Tuesday, July 31, 2012


The book I am reading at the time is The Spy of The Heart (Robert Abdul Hay Darr).  It is a fascinating story of an American truth-seeker and his frequent journeys to the war-ridden Afghanistan between 1985-1990.  I feel completely drawn to the book; all the adventures, are the yearning, all the unheard-of experiences.  You can read the few first chapters on-line actually which is a blessing.

I have met the author once, in one of Baraka retreats back in March.  He speaks a pleasant Farsi with a complete Afghan accent.  He has many Persian poems memorized.  He has a calm penetrating gaze.  All in all it felt nice dining with him at the first night of the retreat and get to listen to him the next day when he gave us a talk.

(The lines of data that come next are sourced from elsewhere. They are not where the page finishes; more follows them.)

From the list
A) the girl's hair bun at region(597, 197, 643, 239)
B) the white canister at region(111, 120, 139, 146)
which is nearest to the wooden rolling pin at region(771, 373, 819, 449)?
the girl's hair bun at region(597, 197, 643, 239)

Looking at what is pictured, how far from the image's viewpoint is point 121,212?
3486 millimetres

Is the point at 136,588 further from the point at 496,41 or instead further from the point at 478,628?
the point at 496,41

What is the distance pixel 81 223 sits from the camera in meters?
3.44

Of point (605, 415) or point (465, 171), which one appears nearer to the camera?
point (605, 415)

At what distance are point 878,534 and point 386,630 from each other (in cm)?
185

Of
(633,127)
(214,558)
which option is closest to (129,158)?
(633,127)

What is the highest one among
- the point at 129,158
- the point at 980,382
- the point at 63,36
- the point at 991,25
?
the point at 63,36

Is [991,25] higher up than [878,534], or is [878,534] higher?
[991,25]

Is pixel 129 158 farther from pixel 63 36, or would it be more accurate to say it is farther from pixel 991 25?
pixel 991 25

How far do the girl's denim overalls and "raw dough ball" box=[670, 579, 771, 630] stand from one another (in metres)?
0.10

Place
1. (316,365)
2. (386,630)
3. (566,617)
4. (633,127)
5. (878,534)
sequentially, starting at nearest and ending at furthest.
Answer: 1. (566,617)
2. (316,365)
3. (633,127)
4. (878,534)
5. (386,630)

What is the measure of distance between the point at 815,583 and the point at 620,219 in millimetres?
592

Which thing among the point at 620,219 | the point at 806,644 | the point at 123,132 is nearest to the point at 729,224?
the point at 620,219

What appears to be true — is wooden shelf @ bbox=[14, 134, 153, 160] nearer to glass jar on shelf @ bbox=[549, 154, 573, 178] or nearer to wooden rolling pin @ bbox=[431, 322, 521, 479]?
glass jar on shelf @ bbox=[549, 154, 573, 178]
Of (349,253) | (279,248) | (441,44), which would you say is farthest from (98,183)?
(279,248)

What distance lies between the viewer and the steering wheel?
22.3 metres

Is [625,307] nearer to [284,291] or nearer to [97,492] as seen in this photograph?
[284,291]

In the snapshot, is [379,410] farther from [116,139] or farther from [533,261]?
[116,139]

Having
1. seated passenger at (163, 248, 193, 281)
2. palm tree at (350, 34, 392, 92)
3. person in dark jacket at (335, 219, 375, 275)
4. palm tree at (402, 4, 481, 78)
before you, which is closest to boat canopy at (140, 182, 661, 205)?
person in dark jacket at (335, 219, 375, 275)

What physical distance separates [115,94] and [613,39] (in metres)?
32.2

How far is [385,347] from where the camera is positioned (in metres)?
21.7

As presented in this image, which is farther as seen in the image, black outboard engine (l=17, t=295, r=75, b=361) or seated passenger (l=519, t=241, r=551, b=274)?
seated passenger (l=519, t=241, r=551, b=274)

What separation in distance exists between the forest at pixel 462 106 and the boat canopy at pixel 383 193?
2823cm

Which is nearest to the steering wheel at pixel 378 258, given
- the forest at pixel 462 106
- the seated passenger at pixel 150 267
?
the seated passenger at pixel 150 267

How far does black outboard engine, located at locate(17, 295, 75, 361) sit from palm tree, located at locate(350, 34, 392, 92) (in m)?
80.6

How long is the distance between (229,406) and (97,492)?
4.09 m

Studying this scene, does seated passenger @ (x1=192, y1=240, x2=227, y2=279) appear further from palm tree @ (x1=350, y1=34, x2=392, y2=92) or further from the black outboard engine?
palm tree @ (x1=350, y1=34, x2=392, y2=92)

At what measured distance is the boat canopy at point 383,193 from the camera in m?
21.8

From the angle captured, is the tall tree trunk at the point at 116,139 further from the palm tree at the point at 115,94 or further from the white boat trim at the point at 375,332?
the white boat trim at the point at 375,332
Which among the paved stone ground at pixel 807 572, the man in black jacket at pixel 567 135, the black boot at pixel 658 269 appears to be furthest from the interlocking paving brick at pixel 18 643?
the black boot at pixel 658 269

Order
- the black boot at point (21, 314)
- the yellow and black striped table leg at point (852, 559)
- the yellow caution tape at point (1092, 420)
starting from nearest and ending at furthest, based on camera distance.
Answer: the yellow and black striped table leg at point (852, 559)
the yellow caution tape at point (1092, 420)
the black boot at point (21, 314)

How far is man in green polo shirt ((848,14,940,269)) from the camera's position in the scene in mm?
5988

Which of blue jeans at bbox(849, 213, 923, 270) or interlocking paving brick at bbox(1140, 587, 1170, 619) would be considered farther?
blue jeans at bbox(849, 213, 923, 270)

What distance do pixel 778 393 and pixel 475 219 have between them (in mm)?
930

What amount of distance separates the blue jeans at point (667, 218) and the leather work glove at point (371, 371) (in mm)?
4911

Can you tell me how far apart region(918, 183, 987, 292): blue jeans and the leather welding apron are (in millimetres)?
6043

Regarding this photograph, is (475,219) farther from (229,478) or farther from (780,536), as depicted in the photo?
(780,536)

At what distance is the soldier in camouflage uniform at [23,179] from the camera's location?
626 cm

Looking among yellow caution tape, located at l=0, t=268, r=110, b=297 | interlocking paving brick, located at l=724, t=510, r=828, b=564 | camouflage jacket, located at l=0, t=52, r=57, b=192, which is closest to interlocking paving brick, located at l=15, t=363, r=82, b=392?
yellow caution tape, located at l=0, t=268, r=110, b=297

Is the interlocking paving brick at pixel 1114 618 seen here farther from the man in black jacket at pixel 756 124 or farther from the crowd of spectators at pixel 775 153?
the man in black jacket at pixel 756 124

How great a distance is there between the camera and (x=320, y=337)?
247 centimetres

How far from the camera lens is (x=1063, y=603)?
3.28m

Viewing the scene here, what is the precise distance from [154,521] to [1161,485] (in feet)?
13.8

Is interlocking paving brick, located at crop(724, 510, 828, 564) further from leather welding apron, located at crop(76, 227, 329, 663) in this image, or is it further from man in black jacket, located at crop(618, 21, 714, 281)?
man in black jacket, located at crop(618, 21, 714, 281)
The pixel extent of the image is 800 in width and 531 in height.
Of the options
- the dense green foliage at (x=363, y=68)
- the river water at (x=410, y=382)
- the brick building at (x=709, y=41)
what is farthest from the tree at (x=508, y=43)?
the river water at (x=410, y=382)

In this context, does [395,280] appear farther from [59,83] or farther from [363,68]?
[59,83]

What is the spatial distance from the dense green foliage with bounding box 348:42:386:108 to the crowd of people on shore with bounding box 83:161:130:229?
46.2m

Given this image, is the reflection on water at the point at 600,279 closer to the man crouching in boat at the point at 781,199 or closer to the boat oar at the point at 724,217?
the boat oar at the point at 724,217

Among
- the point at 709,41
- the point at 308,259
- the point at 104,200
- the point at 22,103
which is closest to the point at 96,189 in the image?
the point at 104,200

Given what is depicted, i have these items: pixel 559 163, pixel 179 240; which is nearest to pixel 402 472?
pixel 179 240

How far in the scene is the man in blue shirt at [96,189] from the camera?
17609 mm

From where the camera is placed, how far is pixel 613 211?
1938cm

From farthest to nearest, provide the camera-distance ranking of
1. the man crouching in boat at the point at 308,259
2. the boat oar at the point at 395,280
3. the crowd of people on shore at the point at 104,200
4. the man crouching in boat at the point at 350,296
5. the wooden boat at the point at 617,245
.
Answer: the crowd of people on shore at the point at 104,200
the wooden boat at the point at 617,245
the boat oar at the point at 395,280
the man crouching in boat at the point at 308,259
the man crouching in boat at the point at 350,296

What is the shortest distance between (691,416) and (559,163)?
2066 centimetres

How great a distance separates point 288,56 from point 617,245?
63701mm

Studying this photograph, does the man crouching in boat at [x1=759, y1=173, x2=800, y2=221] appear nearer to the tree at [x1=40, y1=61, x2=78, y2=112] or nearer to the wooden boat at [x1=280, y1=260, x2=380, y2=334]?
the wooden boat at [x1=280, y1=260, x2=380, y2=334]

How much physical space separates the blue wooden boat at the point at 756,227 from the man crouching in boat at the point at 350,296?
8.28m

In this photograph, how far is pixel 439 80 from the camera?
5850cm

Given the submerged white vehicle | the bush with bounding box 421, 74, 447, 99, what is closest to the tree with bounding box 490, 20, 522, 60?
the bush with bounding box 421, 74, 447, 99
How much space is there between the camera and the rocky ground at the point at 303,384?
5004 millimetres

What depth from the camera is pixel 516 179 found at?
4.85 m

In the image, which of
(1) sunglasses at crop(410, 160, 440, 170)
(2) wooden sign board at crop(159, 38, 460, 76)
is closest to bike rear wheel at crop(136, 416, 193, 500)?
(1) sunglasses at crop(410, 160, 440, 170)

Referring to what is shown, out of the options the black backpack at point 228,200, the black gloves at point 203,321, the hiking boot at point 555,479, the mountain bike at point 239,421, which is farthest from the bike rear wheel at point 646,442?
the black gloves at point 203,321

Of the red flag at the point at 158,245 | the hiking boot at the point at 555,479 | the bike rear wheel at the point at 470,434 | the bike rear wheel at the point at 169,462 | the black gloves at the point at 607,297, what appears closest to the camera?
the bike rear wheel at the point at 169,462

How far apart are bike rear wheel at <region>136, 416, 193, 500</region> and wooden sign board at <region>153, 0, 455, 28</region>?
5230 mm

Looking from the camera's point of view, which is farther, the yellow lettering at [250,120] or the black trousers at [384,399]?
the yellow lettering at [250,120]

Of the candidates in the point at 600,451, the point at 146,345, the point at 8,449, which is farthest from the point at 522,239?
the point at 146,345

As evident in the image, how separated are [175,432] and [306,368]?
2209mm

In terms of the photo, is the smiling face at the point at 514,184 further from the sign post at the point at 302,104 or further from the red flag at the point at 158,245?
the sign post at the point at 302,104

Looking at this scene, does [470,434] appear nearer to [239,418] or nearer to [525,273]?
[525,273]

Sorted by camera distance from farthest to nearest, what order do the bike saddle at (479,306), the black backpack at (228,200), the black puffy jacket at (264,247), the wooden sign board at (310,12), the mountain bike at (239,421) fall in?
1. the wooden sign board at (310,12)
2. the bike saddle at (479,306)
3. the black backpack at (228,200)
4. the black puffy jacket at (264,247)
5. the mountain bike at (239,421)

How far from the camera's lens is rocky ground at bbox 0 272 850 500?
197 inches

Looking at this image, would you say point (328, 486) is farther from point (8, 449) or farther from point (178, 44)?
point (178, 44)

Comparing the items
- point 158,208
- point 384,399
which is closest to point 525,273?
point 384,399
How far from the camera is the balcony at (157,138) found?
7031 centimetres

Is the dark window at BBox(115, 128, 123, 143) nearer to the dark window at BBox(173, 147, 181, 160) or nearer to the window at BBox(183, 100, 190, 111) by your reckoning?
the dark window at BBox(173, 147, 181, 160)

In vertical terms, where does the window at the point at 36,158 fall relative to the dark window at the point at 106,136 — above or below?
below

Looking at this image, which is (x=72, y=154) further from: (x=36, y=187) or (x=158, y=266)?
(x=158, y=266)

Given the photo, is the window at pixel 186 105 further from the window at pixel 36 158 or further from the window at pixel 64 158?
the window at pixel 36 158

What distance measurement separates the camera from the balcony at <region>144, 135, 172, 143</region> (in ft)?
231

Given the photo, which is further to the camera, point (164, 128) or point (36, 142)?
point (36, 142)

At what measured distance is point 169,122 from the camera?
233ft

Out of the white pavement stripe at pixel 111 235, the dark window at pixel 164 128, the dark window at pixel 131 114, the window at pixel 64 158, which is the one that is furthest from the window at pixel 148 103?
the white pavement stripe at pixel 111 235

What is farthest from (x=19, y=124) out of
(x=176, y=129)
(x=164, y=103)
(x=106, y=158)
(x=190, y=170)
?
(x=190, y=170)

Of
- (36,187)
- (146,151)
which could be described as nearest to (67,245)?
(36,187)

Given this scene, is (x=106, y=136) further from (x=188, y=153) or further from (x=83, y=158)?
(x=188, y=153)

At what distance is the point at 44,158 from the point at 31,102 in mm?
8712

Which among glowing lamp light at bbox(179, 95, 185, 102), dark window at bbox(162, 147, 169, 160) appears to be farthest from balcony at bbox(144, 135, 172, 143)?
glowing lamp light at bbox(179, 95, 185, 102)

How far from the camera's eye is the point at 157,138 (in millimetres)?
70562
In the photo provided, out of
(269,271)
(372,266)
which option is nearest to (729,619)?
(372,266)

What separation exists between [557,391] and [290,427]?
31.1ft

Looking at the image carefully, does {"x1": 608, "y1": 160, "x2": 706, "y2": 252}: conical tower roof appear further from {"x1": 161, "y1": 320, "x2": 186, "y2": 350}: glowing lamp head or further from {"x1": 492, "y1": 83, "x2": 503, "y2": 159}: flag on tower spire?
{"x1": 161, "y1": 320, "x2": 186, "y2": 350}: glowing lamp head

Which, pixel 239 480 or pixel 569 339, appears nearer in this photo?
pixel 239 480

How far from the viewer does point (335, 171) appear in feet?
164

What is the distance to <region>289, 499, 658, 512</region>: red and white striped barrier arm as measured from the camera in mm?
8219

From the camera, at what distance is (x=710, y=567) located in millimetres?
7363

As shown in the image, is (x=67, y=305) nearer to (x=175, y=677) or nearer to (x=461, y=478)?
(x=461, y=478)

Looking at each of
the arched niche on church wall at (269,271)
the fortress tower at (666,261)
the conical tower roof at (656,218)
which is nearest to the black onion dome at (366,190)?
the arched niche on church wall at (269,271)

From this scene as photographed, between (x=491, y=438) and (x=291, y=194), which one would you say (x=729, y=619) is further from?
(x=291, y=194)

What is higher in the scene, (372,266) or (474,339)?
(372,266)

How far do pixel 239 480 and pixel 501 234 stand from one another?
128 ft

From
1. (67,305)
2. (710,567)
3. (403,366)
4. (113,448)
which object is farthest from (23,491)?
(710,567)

Now his book has gotten me deeply thinking, calmly perplexed with what he has found in Afghanistan.  I have never been to that region.  The most Afghans I have met have been in Bay Area and uniformly they have been very attentive to us, Iranian Persians, even though there were many Afghan refugees in Iran when I was growing up.  I understand that the very dry restrictive political Islamic doctrine is being practiced over there.  And I understand that many years of war have left many in poverty and the lack of knowledge and illiteracy doesn't help with more p[en understanding of this religion either.  Now I am thinking, what are the main differences between that part of the land of Persia, the way explained in this book, and the part I grew up in.  I am immersing in the appreciation he feels for the mystical path of Islam, the tolerance, the beauty, the kindness, he has found and felt through those people.  I feel that I understand what he means; I have experienced the simplistic sincerity in the old villagers I had met in our frequent travels around Iran in my childhood; I feel grateful for being part of that great culture.

It is also interesting to me how the book emphasizes on Mowlana Rumi being "an Afghan".  Fact of the matter is that Mowlana was born in the region of Balkh, at the time belonged of the land of Persia.  The language he has written his poems is Persian.  He was born in the 13th century, and at that point in time there was no Afghanistan or Tajikistan as countries.   He was Persian; even though where he was born is now a province in the country of today's Tajikistan.

Truth of the matter is that Mowlana is timeless and place-less.  He belongs to all the truth-seekers of all times and from any origin.  And I am grateful for being able to read his poems in original language, now comprehending his messages is another matter which will come with God's Grace.